▶ [Task brief] Copy out the material word for word, starting at the line that has "Solo Corporation is" and stopping after the line that has "reinvestment rate of". Leave out the pictures.

─── Input

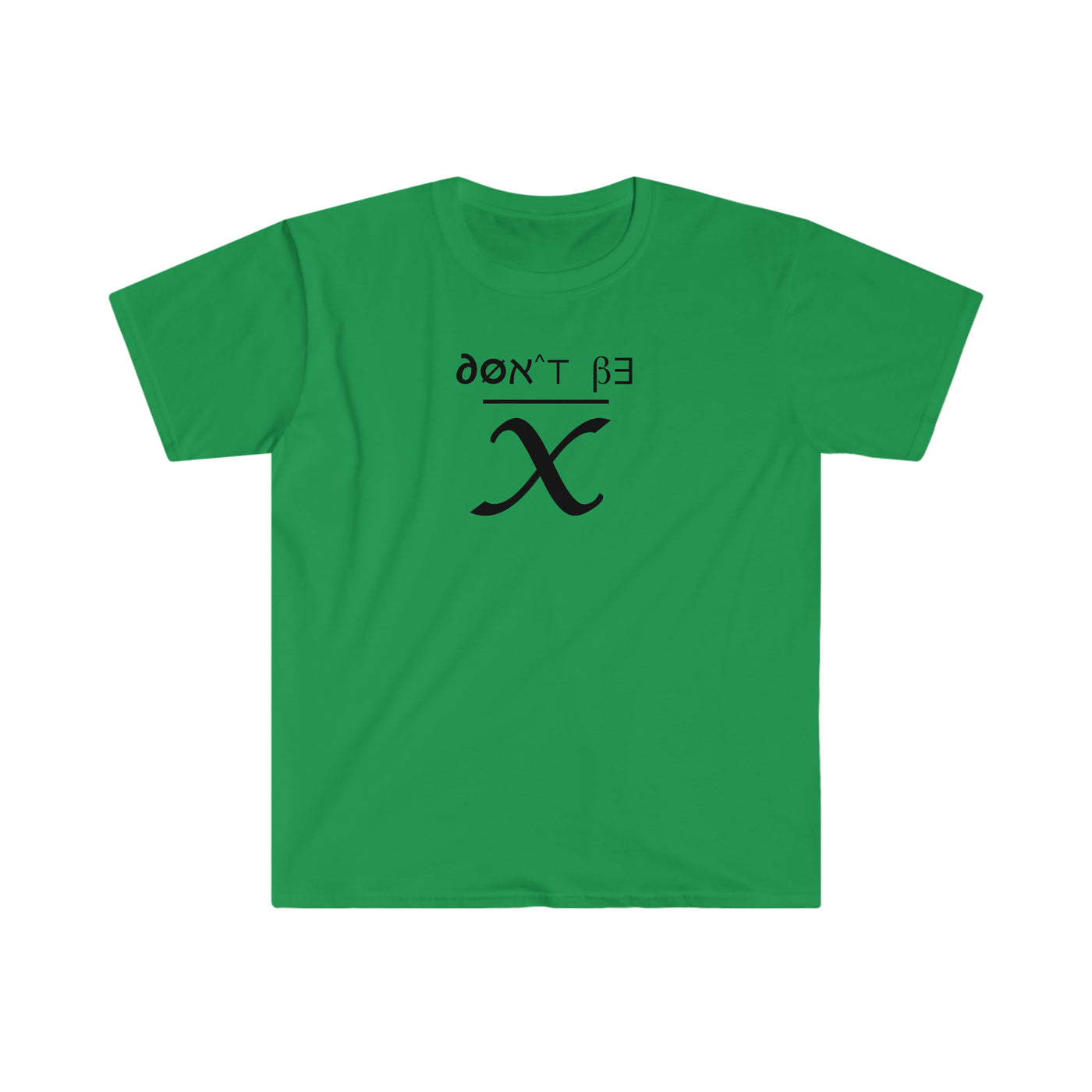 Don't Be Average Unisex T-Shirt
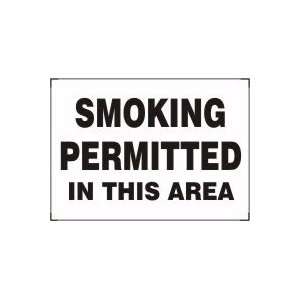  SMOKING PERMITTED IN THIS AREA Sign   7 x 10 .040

──────
─── Input

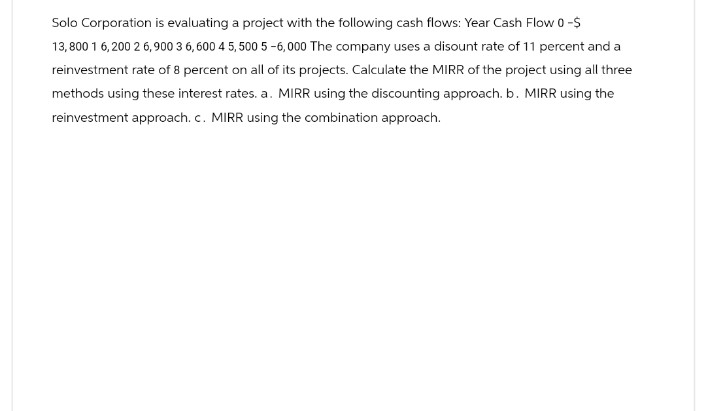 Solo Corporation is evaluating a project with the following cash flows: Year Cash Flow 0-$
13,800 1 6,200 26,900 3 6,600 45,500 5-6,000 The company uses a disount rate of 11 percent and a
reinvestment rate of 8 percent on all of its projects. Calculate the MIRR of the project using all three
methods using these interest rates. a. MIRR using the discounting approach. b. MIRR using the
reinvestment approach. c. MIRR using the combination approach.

──────
─── Input

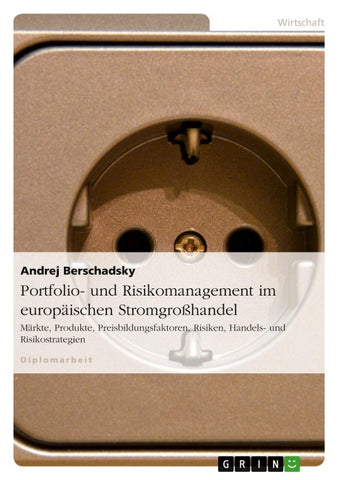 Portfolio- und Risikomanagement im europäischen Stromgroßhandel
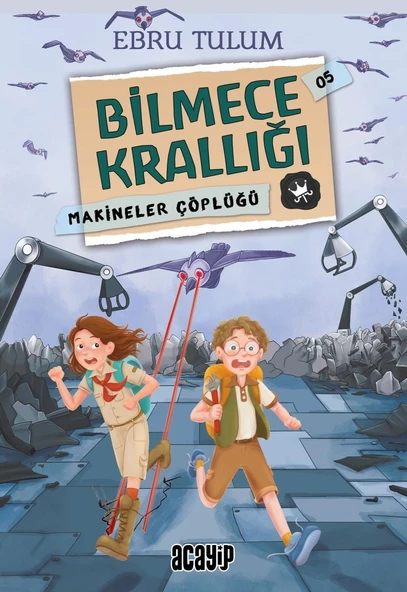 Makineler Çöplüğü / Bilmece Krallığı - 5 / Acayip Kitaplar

──────

▶ [Your solution]
 Solo Corporation is evaluating a project with the following cash flows: Year Cash Flow 0-$
13,800 1 6,200 26,900 3 6,600 45,500 5-6,000 The company uses a disount rate of 11 percent and a
reinvestment rate of 8 percent on all of its projects. Calculate the MIRR of the project using all three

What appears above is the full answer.